## Source records
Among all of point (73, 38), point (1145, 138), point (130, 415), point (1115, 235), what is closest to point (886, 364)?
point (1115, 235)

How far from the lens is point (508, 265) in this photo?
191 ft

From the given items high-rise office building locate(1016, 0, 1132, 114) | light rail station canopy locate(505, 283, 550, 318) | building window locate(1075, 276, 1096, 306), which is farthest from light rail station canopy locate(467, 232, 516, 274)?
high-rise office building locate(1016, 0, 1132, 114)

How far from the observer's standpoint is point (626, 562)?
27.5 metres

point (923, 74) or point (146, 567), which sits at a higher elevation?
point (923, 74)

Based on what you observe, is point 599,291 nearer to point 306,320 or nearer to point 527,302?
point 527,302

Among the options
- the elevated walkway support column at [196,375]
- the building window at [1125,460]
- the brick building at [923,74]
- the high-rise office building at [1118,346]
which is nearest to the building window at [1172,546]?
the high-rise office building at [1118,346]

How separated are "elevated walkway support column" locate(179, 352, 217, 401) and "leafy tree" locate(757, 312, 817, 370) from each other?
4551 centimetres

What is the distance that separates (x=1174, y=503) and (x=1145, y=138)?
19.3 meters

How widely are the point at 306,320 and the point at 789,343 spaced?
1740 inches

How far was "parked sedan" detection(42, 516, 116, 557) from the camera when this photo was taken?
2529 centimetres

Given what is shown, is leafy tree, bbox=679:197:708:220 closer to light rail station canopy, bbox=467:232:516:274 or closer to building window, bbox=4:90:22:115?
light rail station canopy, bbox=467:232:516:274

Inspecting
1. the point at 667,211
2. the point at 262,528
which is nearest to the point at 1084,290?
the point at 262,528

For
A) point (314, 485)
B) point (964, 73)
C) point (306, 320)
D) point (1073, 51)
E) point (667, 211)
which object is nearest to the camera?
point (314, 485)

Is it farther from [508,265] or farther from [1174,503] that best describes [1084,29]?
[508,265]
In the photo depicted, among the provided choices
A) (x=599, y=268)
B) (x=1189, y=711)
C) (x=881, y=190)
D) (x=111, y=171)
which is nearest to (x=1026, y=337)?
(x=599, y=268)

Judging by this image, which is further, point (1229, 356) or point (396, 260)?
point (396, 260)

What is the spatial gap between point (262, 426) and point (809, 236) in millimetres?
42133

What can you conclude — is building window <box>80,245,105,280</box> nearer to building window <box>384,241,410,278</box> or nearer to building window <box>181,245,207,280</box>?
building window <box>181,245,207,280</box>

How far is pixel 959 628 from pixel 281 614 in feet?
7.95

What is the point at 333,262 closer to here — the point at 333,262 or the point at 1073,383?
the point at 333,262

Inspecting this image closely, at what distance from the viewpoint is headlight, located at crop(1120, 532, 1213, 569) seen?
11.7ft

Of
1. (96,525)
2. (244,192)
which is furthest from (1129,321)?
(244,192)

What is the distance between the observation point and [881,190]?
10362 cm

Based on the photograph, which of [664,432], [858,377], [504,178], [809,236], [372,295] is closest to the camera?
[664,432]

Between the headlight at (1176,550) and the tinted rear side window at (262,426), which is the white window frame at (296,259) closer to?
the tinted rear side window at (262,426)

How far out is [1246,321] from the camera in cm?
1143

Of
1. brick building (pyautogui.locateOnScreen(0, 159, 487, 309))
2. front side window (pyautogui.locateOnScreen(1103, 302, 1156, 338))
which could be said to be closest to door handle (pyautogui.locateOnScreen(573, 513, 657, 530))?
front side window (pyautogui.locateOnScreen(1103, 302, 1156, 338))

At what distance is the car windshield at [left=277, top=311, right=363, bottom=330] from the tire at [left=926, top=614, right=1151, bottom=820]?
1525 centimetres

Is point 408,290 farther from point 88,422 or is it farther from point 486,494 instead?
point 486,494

## Given instruction
Starting with the line that contains "What is the distance between", print each line through the last one in the listing. Include both end lines and add nothing.

## Full answer
What is the distance between the observation point and [881,190]?
10362 cm

Based on the photograph, which of [664,432], [858,377], [504,178], [809,236], [372,295] is closest to the camera?
[664,432]

Between the headlight at (1176,550) and the tinted rear side window at (262,426), which is the white window frame at (296,259) closer to?
the tinted rear side window at (262,426)

How far out is [1246,321] from the camera in cm?
1143

Of
1. brick building (pyautogui.locateOnScreen(0, 159, 487, 309))
2. front side window (pyautogui.locateOnScreen(1103, 302, 1156, 338))
which could be said to be closest to door handle (pyautogui.locateOnScreen(573, 513, 657, 530))?
front side window (pyautogui.locateOnScreen(1103, 302, 1156, 338))

At what distance is the car windshield at [left=277, top=311, right=363, bottom=330] from the tire at [left=926, top=614, right=1151, bottom=820]?
1525 centimetres

Is point 408,290 farther from point 88,422 or is it farther from point 486,494 instead?
point 486,494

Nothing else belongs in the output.